Dortmund & Hannover

While we did not see an actual Welcome to Germany sign as we entered that country after the flight from Lyon, France, to Dusseldorf, there was no mistaking that Germany continues to be prime Santana country. This consistent receptivity for Santana has a long history in Japan and, in fact, far precedes the band’s affiliation with parent recording company BMG- headquartered in Stuttgart- which goes out of its way to promote the band throughout Germany.

The 5/24 concert in Dortmund was no exception. The packed house roared its approval as the pre-concert sounds of Miles Davis melded into Carlos’ acoustic guitar intro to Day of Celebration. Somewhat uncharacteristically Chester Thompson launched into a lengthy solo brimming with unbridled fervor and an unmatched verve. This seemed to be everyone’s signal that tonight was going to be special.

It happens that as a result of a hotel error in Lyon, Chester’s primary piece of luggage was lost notwithstanding the frantic and unstinting efforts of Adam Fells and the tour management staff to locate it. After having all but conceded that the luggage was lost, we all discovered via a call from the Lyon hotel that C.T.’s bag had been found so in more respects than one 5/24, was, indeed, a day of celebration for the entire Santana party and most especially for Chester.

Perhaps it was all this which was responsible for his inspired playing but in any event C.T. set the stage that night, and the rest of the band followed –or, perhaps, was simply swept up in his wake.

The Dortmund set was highlighted by the performance of two songs which the band had never played or even formally rehearsed. A song by late guitarist and longtime Carlos Santana favorite Sonny Sharrock entitled Sharrock was quickly skimmed over in soundcheck and then placed on the songlist shortly afterwards. Another song, Out Of My Head, which featured strong performances from vocalists Tony Lindsay and Andy Vargas, received similar treatment.

Carlos, for all his musical discipline and measured approach to concert planning, is still a creature of whim, one who hears the whispered voices of the moment and who accepts and embraces the challenge. It is this quixotic and mercurial side of Carlos which, in a sense, always keeps the band honest. As he often says, “My band will never put it in park”, meaning that the Santana you hear on any night will be playing like this might be their last concert: there will be no holding back, and there will be no musical cruise control.

Two nights later, the 20,000+ people amassed in the outdoor Expo-Plaza in downtown Hannover,Germany, got more of the same. Mañana, a new treatment with outstanding lyrics to the Europa melody had its coming out party to the amused surprise of the band, some of whom made their first acquaintance with the song listening to a recording on the bus enroute to the concert.

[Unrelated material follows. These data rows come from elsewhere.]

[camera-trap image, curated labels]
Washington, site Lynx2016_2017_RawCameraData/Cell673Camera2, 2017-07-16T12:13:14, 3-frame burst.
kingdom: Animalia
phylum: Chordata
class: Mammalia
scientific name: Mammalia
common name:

Both Dortmund and Hannover continued to underscore the power of Right On Be Free which has become a major crowd favorite with its church revival treatment. Folks who never suspected that they were dancers now find themselves transformed into terpsichorean dervishes once this song kicks in. [or something like that, anyway]

When the band left Hannover the following morning and headed on to Berlin, there was a sense that Santana had found a new gear, that the bar had been raised and that expectations had to be correspondingly heightened. There would definitely not be any “ putting it in park “with this band.